I write about what I see, feel, live and you are welcome to share the experience as I share them.

My Response to “The Fall of Batgirl & The Financial Cost of Political Correctness”

My Response to “The Fall of Batgirl & The Financial Cost of Political Correctness”

****Every once in a while I read something that kind of gets my hackles up. Today is one of those days. Women in Comics NYC Collective International posted an essay written about the Batgirl cover from last year that sparked conversation when DC opted to change the cover at the last minute. As I don’t want to drive traffic to the author’s page, here is the link to the essay reposted on Women in Comics NYC Collective International Facebook page. My response is below. ****

I don’t know why I’m responding to this. People who use the phrase “political correctness” are often the most bigoted, irresponsible, and intellectually lazy people ever. Many times they are people high up in the social hierarchy and feel that respecting people who don’t share their social, racial, economic, able-bodied privilege shouldn’t have a voice in anything.

These are the “go make your own but don’t expect to have access to anything we have when you do it” folks who then go out of their way to trash what you build because how dare you create something that isn’t for them without their input. These are the “you’re being divisive even though we told you to go away” folks.

So, here we have a group of people who voiced their opinion and DC Comics listened and chose to make a change. That’s amazing and awesome.

Now, can we draw the conclusion that this choice cost DC Comics money? Yes, because the cost of changing the cover in the 11th hour cost them money. Can we say that the readers were lost because of this change? It’s possible. People are vindictive and will protest by refusing to purchase a comic that chose to respect some of its readership. People protest artists for expressing themselves all the time. We’re seeing it now with Beyoncé for daring to express pride in her Blackness.

This all comes down to choice. And the post’s author is basically saying that the vocal majority should always get what they want. Because money.
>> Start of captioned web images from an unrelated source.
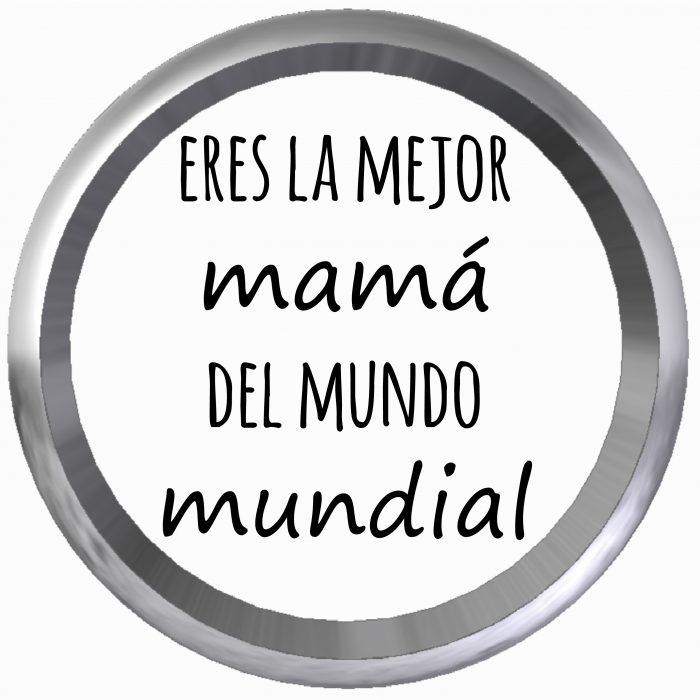 Eres la mejor mamá del mundo mundial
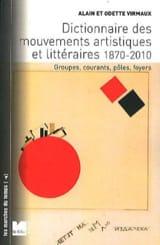Dictionnaire des mouvements artistiques et littéraires 1870-2010 laflutedepan.com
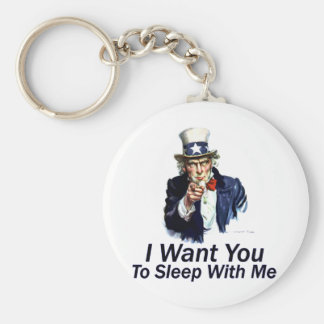 I Want You:  To Sleep With Me Basic Round Button Key Ring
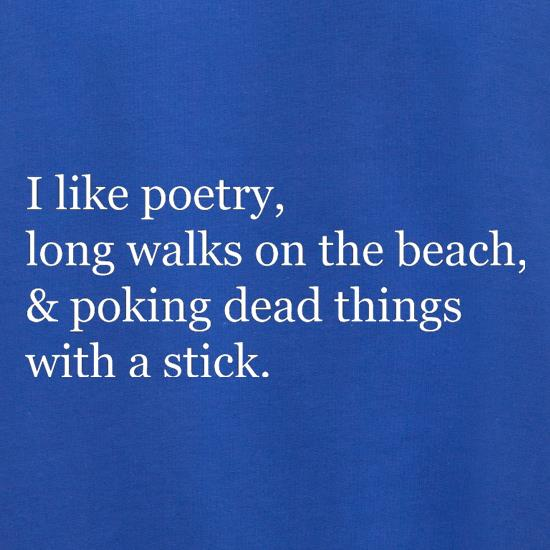 I Like Poetry, Long Walks On The Beach & Poking Dead Things With A Stick t shirt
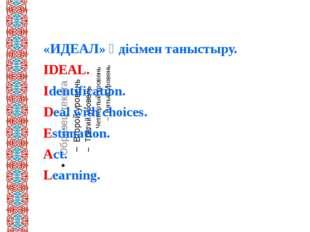 «ИДЕАЛ» әдісімен таныстыру. IDEAL. Identification. Deal with choices. Estima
It has nothing to do with “political correctness.” It has to do with choice. People, artists, companies can choose to listen to large groups of their fans or small groups of their fans. It’s just interesting that when they choose to listen to small groups of their fans, suddenly it’s a violation of free speech of political correctness run amok. People are so used to the bottom line being the only voice heard that they forget that at some point, ethics, morality, and humanity are a part of art, too. Many times, it’s the unfinanced part, sadly.
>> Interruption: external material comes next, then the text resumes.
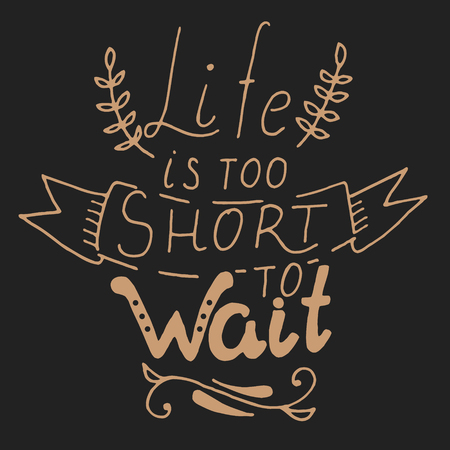 short phrase: Life is too short to wait. Hand draw  phrase isolated on white background. Motivation phrase, best for print on poster. Vector design element.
All of this is to say that this post isn’t about art. It never was. It’s about maintaining the status quo where those with the money have the power to dictate what is and isn’t seen.

It’s about making an argument against being inclusive.

It’s about ensuring that the white, hetero, cis male perspective continues being the norm and anything else being other.

It’s about shaking a finger at people who stepped outside the box and reminding them of the potential cost.

It’s about that time that DC Comics didn’t choose them.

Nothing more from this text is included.